WWW2024

CapAlign: Improving Cross Modal Alignment via Informative Captioning for Harmful Meme Detection

Junhui Ji, Xuanrui Lin, Usman Naseem

20 citations

Abstract

Harmful memes detection is challenging due to the semantic gap between different modalities. Previous studies mainly focus on feature extraction and fusion to learn discriminative information from memes. However, they ignore the misalignment of the modalities caused by the modality gap and suffer from data scarcity, resulting in insufficient learning of fusion-based models. Recently, researchers transformed images into textual captions and used language models for predictions, resulting in non-informative image captions. To address these gaps, this paper proposes an instructions-based abstracting approach CapAlign, in zero-shot visual question-answering settings.

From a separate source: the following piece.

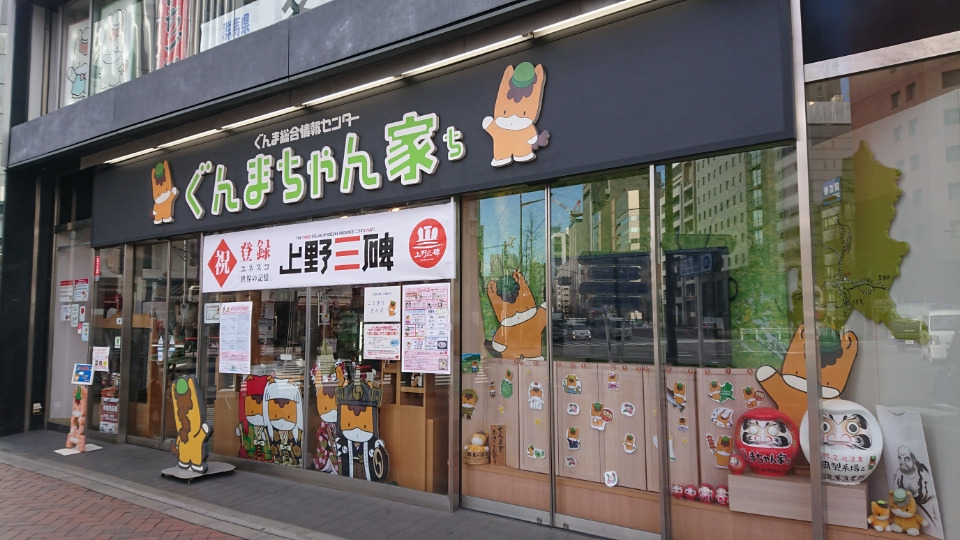 ぐんまちゃんち 撤退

Precisely, we prompt a large language model (LLM) to ask informative questions to a pre-trained vision-language model and use the dialogues to generate a high-quality image caption. Further, to align the generated caption with the textual content of a meme, we used an LLM with instructions to generate informative captions of the meme and then prepend it with the attributes of the visual content of a meme to a prompt-based LM for prediction. Experimental findings on two benchmark datasets show that our approach produces informative captions and outperforms state-of-the-art methods for detecting harmful memes.